◆ Task requirements: Pictures excluded, reproduce exactly the lines below from the one with "Copo Térmico Slim - Folhas Azul e Branco" through the one with "BIO Pharma Ginkgo", both included.

(Caption-style text data)

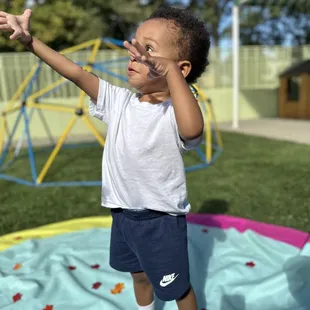 Enjoying the fall leaves and cool weather.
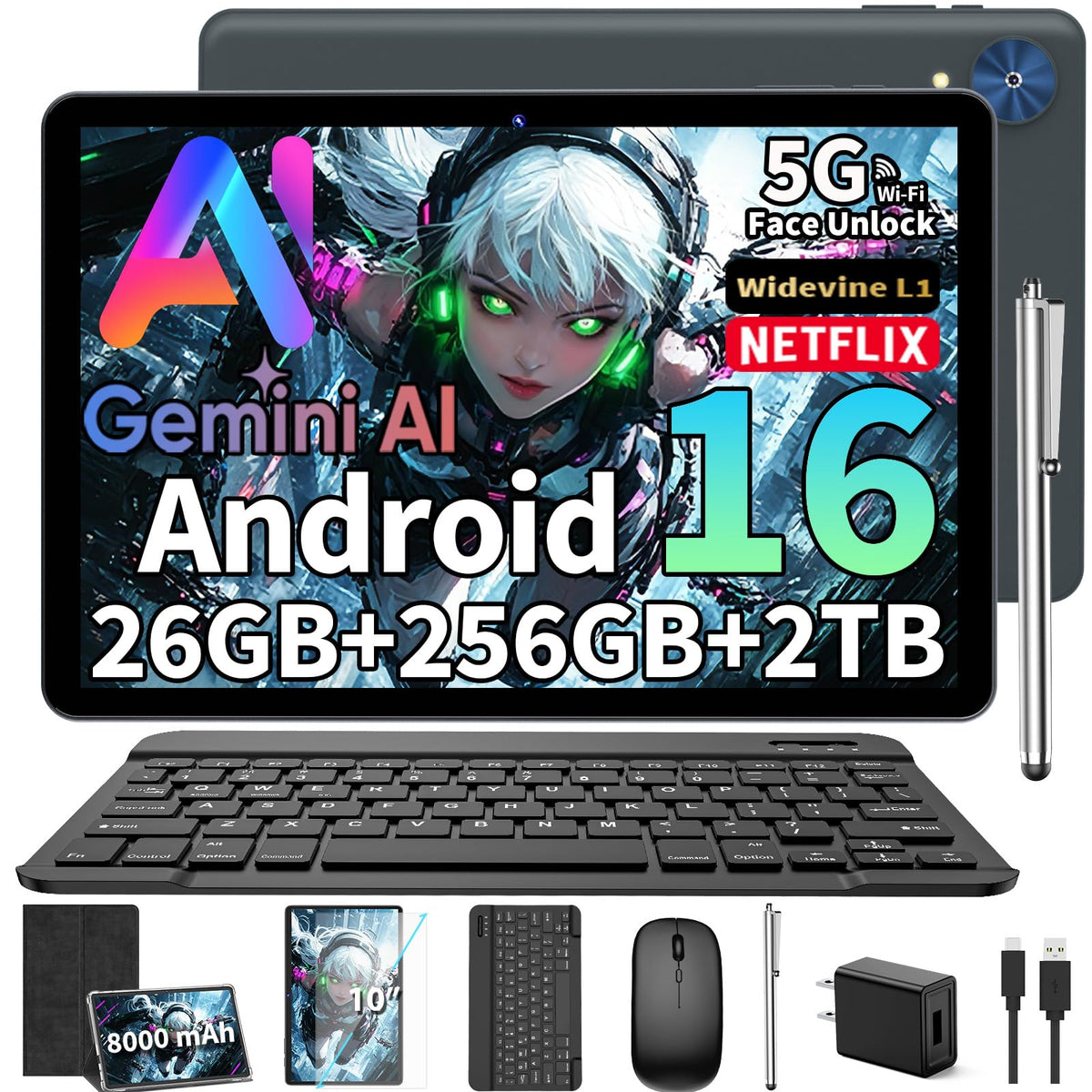 Android 16 Tablet with Keyboard, 10 Inch Tablet, Black Case P782
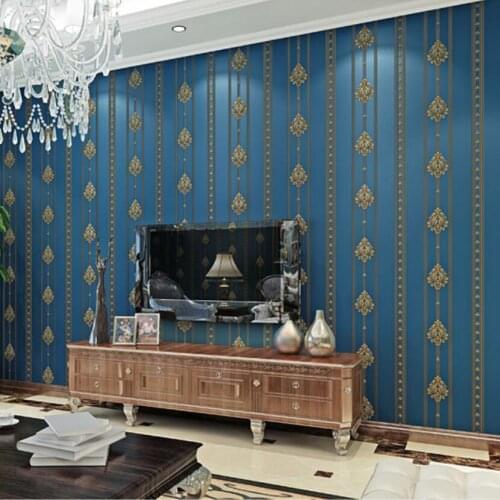 Classic European Luxury Wallpaper 3d Living Room Wall Decor Vintage Floral Embossed Non Woven Striped Wall Papers Rolls EZ228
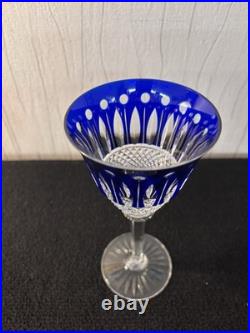 Verres à vin bleu cobalt modèle Tommy cristal Saint Louis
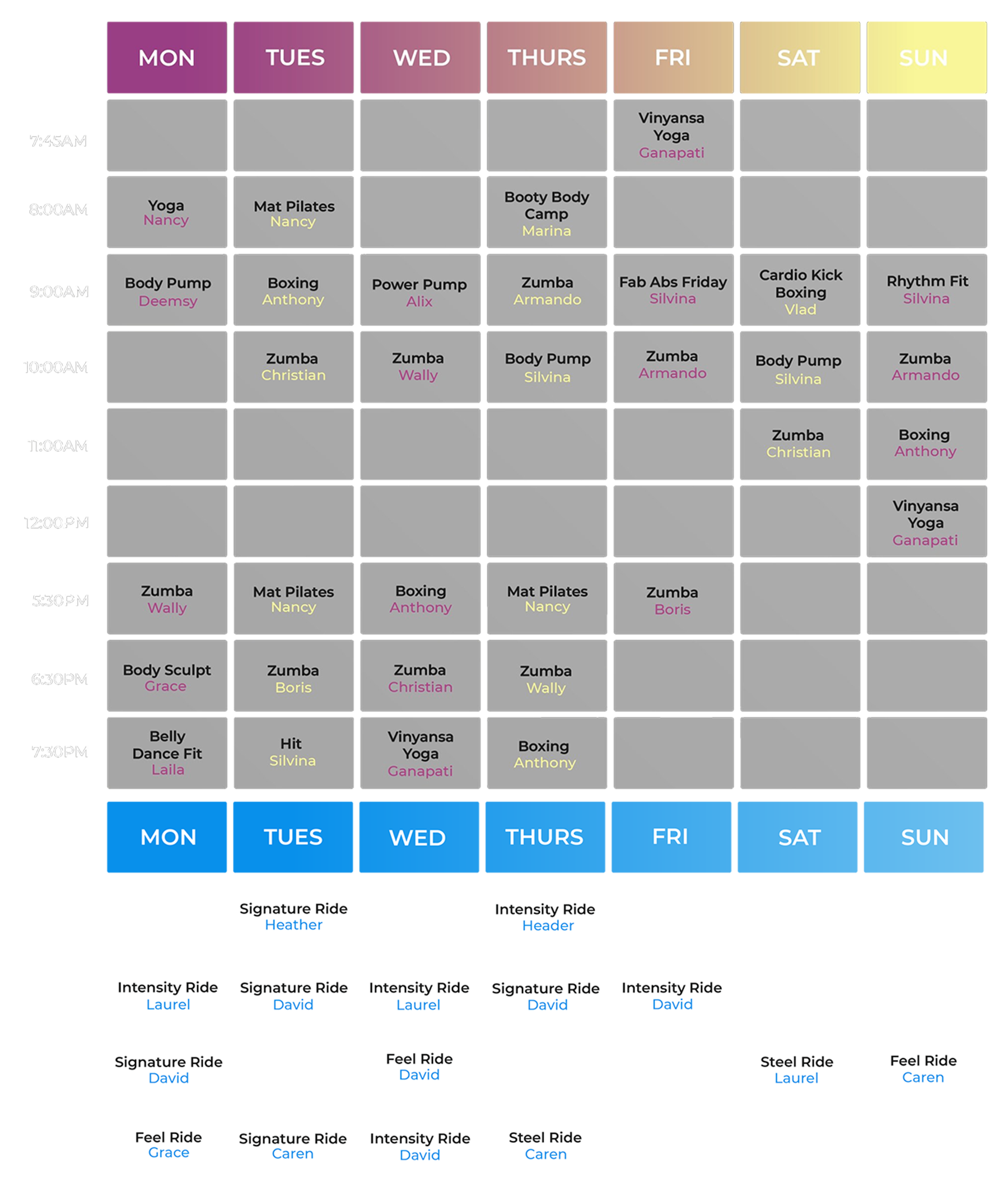 Class Schedules - December 2025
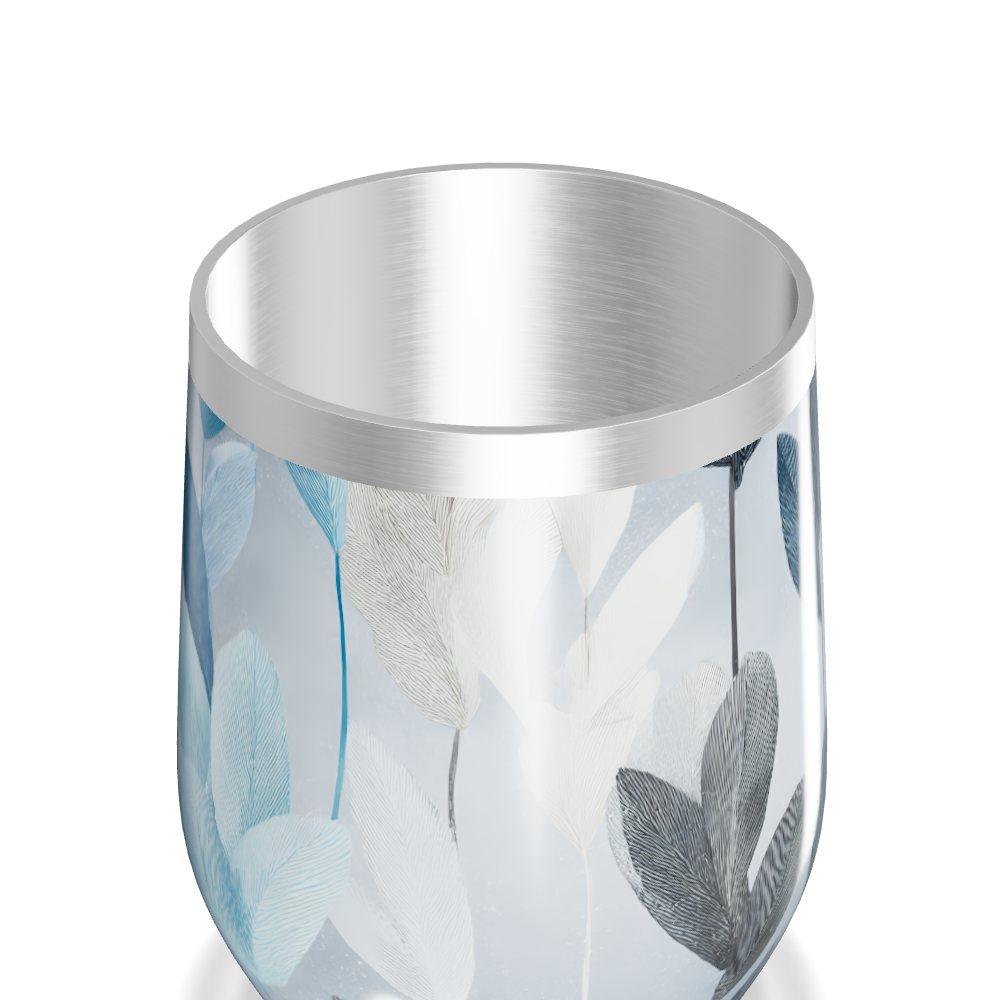 Copo Térmico Slim - Folhas Azul e Branco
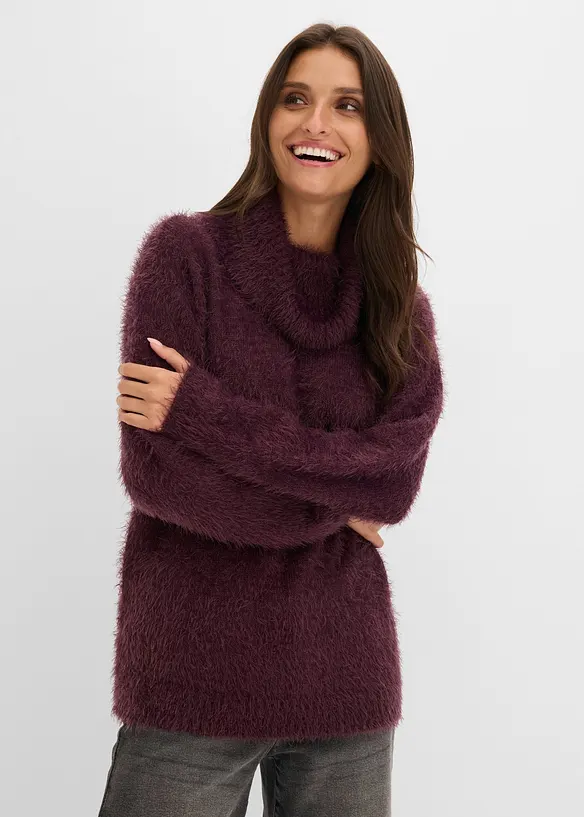Pull col roul&eacute; en douce maille poilue, bonprix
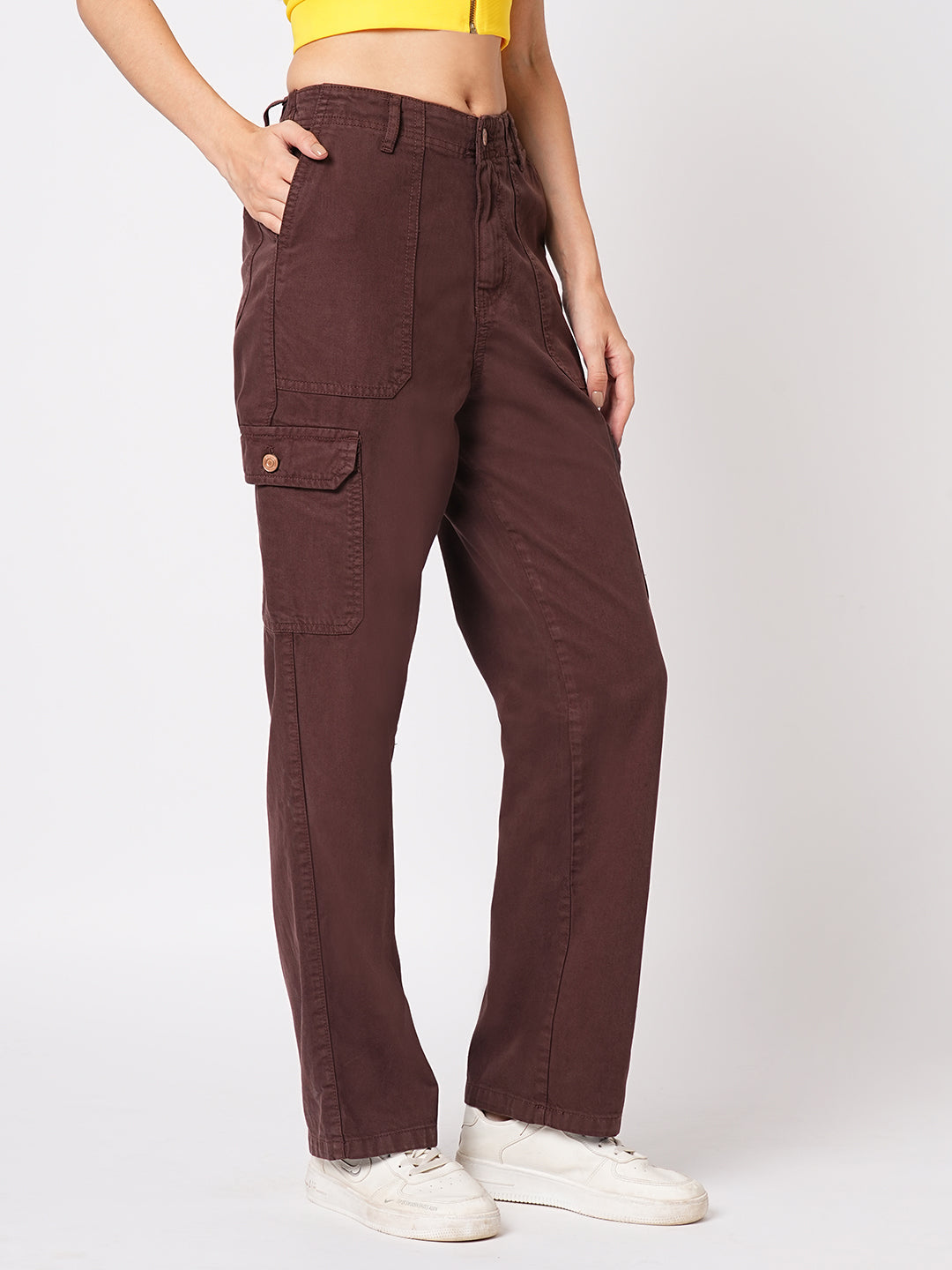 Women Sepia High-Rise Cargo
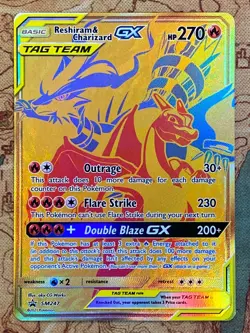 Pokemon Card TCG - Reshiram & Charizard GX SM247 Black Star Promo Gold Card NM - Image 2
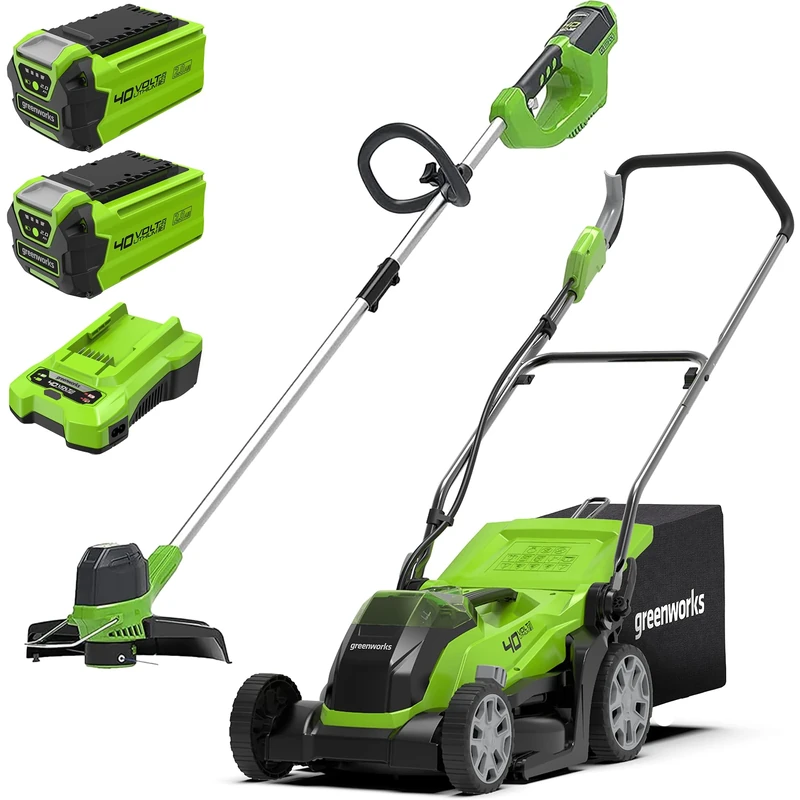 Greenworks Battery Lawn Trimmer G40LT + Battery Lawn Mower G40LM35 (Li-Ion 40 V 30 cm Cutting Width 7000 rpm 35 cm Cutting Up to 500 sq m 2-in-1 Mulching & Mowing with 2 x 2 Ah Batteries and Charger)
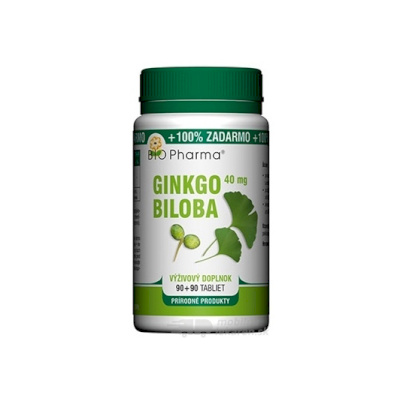 BIO Pharma Ginkgo biloba 40 mg tbl 90+90 (100% ZADARMO) (180 ks)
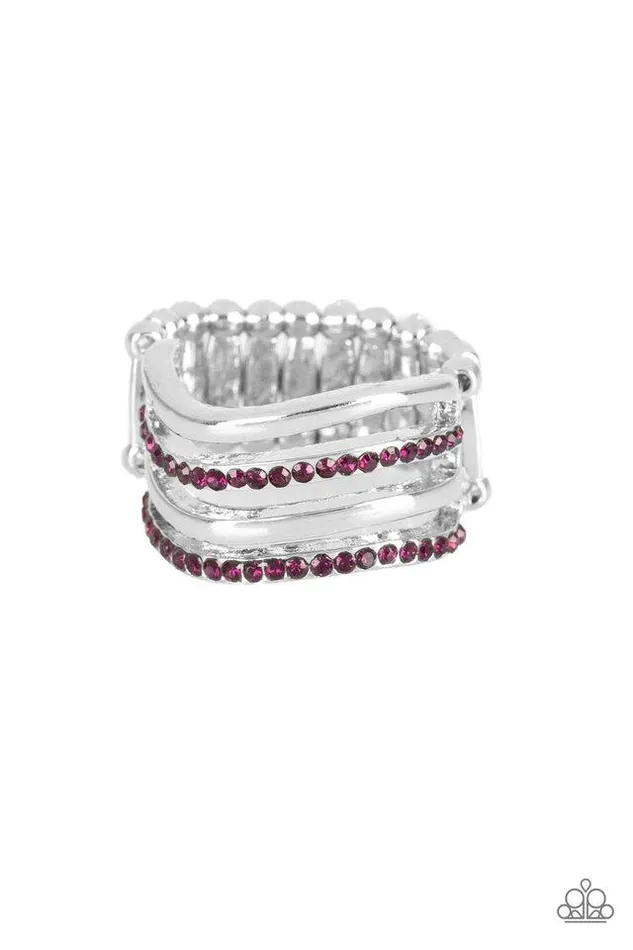 Paparazzi Ring Pageant Wave Purple Paparazzi Jewelry Rings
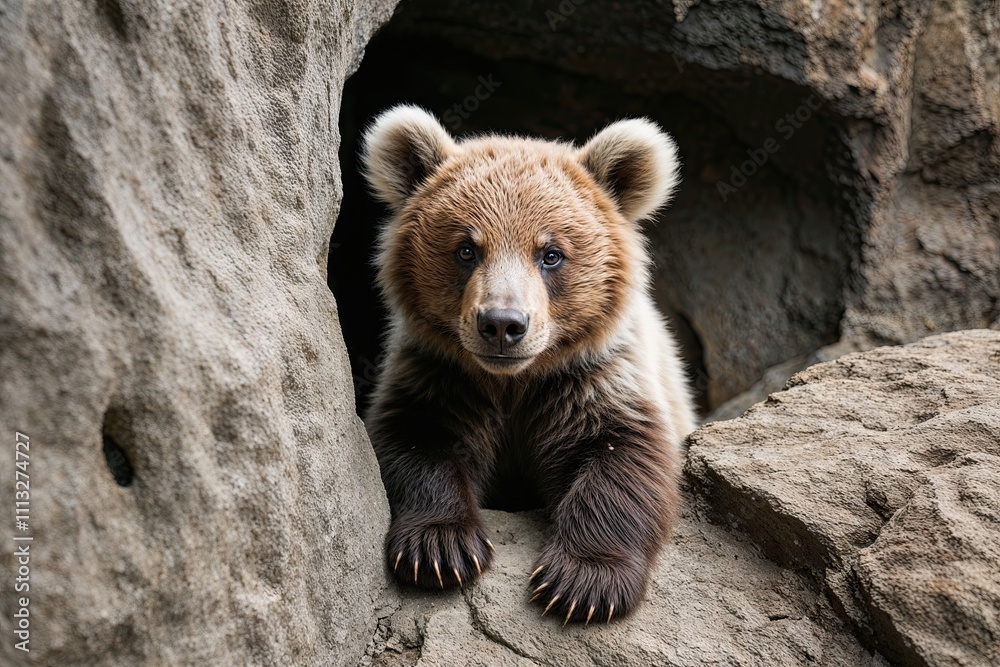 Curious Bear Cub with Fluffy Ears Peeking from Rocky Cave Wall Curious Bear Cub with Fluffy Ears Peeking from Rocky Cave Wall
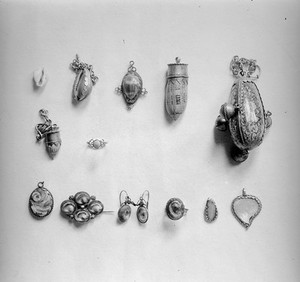 view Spanish amulet; shells.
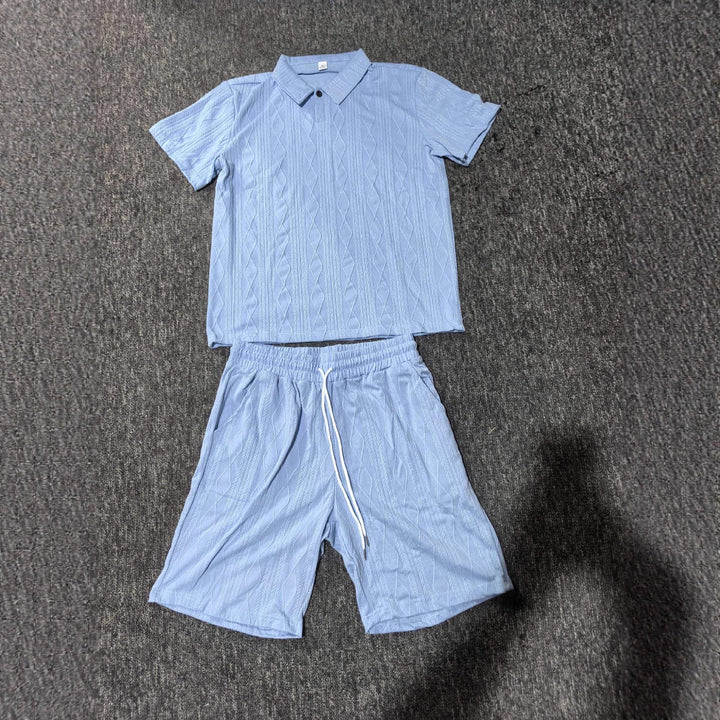 Herren Strukturstrick Polo und Shorts Set Aliams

◆ Result:
 Copo Térmico Slim - Folhas Azul e Branco
Pull col roul&eacute; en douce maille poilue, bonprix
 Women Sepia High-Rise Cargo
 Pokemon Card TCG - Reshiram & Charizard GX SM247 Black Star Promo Gold Card NM - Image 2
 Greenworks Battery Lawn Trimmer G40LT + Battery Lawn Mower G40LM35 (Li-Ion 40 V 30 cm Cutting Width 7000 rpm 35 cm Cutting Up to 500 sq m 2-in-1 Mulching & Mowing with 2 x 2 Ah Batteries and Charger)
 BIO Pharma Ginkgo biloba 40 mg tbl 90+90 (100% ZADARMO) (180 ks)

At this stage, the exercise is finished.